FCA focus: financial promotions for buy now pay later agreements

Published on
3 min read

The FCA has written to firms asking them to review their financial promotions used to sell buy now pay later (BNPL) agreements to ensure they meet regulatory requirements.

Dear CEO letter: Buy Now Pay Later (BNPL) firms

Currently, lenders and merchants do not need to be authorised by the FCA to enter into BNPL agreements. However, financial promotions of those unregulated/exempt agreements must still comply with certain regulatory requirements.

In its letter, the FCA points out that, pursuant to sections 21 and 25 of the Financial Services and Markets Act 2000, no entity can communicate a financial promotion as a business activity unless: it is an authorised firm; the communication is approved by an authorised firm; or a relevant exemption applies. Failure to comply constitutes a criminal offence.

A financial promotion for BNPL includes any form of communication made across any media in the course of business, that invites a consumer to purchase a good or service by entering into a BNPL agreement.
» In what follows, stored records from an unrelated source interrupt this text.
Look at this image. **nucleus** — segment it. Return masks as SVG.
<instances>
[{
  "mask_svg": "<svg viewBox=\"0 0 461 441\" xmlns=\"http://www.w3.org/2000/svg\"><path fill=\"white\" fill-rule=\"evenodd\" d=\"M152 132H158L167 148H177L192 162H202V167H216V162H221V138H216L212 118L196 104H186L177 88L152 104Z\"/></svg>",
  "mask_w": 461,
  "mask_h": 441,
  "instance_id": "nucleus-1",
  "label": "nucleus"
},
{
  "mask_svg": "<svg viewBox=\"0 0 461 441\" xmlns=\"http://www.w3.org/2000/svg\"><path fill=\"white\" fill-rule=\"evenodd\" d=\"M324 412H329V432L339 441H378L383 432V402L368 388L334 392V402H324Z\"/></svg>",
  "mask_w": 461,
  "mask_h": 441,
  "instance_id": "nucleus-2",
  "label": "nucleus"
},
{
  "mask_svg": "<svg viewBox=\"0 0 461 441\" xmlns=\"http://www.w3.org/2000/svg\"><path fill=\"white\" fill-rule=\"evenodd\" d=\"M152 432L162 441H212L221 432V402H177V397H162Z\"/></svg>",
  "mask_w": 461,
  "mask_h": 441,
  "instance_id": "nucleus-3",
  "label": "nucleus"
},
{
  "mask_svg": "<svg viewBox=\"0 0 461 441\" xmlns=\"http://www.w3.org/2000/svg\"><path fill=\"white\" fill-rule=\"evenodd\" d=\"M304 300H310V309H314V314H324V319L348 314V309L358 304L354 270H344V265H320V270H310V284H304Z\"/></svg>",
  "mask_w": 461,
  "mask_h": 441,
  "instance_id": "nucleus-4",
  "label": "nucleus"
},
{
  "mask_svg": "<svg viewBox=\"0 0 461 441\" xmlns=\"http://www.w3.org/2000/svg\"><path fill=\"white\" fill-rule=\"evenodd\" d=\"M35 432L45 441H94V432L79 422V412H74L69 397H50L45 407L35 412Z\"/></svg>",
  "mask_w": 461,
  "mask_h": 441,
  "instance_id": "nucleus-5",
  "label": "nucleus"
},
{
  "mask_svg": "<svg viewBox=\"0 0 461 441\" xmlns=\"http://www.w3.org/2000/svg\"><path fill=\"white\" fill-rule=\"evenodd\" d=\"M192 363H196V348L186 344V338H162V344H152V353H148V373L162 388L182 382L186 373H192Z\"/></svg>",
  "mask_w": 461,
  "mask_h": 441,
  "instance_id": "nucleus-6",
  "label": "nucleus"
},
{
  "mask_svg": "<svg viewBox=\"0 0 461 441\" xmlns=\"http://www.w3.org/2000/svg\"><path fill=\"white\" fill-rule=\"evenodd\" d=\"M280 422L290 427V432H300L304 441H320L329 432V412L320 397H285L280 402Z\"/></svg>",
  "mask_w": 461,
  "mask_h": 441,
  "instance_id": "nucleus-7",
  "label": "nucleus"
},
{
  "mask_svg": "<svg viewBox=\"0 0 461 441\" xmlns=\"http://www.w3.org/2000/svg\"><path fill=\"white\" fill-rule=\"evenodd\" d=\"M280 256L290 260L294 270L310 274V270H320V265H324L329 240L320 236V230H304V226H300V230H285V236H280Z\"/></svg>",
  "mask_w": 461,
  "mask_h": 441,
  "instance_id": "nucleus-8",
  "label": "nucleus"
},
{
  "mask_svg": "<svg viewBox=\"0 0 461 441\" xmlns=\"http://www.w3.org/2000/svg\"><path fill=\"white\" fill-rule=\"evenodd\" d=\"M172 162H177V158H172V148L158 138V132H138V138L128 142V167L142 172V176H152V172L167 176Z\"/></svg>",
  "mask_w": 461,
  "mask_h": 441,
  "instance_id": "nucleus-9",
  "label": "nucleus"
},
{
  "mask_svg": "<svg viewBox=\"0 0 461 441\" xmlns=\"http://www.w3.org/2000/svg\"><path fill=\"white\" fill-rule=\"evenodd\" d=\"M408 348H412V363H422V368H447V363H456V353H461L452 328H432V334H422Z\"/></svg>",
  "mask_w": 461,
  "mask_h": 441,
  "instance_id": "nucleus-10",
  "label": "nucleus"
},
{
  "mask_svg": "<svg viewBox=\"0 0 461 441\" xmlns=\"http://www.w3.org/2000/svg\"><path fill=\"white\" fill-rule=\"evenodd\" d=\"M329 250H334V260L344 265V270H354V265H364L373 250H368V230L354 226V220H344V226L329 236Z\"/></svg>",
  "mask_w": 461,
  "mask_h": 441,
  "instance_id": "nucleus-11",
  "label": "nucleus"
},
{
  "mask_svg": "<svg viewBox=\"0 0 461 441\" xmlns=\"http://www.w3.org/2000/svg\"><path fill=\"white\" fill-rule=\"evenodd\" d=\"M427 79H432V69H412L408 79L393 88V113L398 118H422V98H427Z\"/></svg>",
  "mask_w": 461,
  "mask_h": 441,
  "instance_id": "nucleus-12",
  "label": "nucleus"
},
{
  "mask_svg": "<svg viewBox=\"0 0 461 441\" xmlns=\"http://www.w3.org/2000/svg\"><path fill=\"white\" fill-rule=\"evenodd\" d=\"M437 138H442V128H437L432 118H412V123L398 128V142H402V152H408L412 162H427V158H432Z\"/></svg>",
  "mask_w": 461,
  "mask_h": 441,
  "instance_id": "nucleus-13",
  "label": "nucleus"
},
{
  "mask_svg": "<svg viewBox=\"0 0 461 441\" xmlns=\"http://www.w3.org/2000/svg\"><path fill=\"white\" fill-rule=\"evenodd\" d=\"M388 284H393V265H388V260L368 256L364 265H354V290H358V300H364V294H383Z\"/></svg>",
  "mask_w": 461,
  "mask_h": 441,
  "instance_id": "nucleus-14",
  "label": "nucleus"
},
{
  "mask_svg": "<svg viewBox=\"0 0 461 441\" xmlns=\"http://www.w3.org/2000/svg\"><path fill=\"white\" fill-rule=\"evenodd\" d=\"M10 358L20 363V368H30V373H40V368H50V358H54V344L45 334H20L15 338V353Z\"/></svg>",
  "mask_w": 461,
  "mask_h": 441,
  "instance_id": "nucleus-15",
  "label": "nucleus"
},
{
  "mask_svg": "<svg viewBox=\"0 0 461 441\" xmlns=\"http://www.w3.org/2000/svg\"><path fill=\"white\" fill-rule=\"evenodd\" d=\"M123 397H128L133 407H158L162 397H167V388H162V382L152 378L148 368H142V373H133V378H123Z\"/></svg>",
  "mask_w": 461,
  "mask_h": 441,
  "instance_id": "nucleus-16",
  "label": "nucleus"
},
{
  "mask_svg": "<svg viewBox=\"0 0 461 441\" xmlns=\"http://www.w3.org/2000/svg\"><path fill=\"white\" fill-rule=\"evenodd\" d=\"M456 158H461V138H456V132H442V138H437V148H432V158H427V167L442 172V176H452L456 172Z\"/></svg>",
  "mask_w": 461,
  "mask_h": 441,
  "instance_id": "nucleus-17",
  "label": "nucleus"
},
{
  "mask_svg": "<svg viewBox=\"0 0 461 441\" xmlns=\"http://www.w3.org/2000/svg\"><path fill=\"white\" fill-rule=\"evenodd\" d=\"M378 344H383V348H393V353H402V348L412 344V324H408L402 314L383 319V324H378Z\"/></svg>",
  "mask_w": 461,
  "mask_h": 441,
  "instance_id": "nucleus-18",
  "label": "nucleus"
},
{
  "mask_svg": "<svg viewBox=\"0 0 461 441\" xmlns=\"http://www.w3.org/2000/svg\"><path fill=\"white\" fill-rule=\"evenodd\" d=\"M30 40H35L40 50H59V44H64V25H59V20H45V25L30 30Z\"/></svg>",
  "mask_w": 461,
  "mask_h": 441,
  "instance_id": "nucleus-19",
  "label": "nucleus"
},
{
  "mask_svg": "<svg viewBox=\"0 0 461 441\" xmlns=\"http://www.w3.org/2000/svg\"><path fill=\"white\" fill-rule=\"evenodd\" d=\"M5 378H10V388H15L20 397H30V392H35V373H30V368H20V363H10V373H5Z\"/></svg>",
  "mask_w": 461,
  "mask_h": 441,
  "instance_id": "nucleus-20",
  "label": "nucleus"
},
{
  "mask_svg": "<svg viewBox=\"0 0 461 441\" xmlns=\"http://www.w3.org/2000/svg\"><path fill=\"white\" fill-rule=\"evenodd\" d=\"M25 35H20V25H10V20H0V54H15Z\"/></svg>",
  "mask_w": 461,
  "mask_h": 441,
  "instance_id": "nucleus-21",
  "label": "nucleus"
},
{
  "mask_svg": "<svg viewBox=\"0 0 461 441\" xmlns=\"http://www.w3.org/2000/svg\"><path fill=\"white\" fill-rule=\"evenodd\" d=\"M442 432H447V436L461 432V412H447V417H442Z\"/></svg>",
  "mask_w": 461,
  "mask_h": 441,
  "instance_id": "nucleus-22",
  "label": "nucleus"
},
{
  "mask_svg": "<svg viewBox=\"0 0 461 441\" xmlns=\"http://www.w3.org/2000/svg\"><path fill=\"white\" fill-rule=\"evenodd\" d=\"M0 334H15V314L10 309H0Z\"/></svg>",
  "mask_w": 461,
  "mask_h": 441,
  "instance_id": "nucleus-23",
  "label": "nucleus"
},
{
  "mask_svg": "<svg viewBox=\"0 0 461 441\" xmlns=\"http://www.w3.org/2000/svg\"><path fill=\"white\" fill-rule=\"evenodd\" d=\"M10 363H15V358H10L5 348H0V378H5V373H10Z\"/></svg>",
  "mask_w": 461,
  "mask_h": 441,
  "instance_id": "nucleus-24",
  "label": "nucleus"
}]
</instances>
This includes, for example, posters in shop windows, paid for Google adverts, and posts made by influencers on social media.

The FCA makes specific reference in its letter to section 3 of the Consumer Credit sourcebook in the FCA Handbook (CONC 3), which requires that a financial promotion must be clear, fair, and not misleading.

When an FCA-authorised firm issues a promotion relating to a BNPL agreement, it must ensure the promotion complies with CONC 3. Unauthorised firms will need to ensure that any promotions relating to BNPL products are approved by an authorised firm, which itself will be subject to the CONC 3 requirements when approving the promotion. 

The FCA has specific concerns that there is widespread non-compliance with CONC 3, particularly on websites and social media.  Put simply, the FCA considers that firms are emphasising the benefits of BNPL products without balancing them against the relevant risks to customers (for example, the risks of taking on debt that customers cannot afford to repay and the consequences of missed payments).

The FCA’s letter concludes by setting out “next steps” and indicating that the FCA will be monitoring the market proactively going forward and will take further action where appropriate (which may include utilising its enforcement, criminal, civil and other regulatory powers). 

Comment

As highlighted in the Dear CEO letter, compliance is likely to become all the more important given the new Consumer Duty.  It seems inevitable that the FCA will become increasingly involved in the protection of consumers in this sector, particularly taking into account the current economic climate and the cost-of-living crisis.

Given the FCA’s warnings, firms need to focus on compliance: those that are FCA-authorised must ensure that their promotions comply with CONC 3; those that are not authorised must ensure promotions are approved by an authorised entity. Where issues are identified, firms must consider carefully whether they need to notify the FCA and what steps should be taken to address them.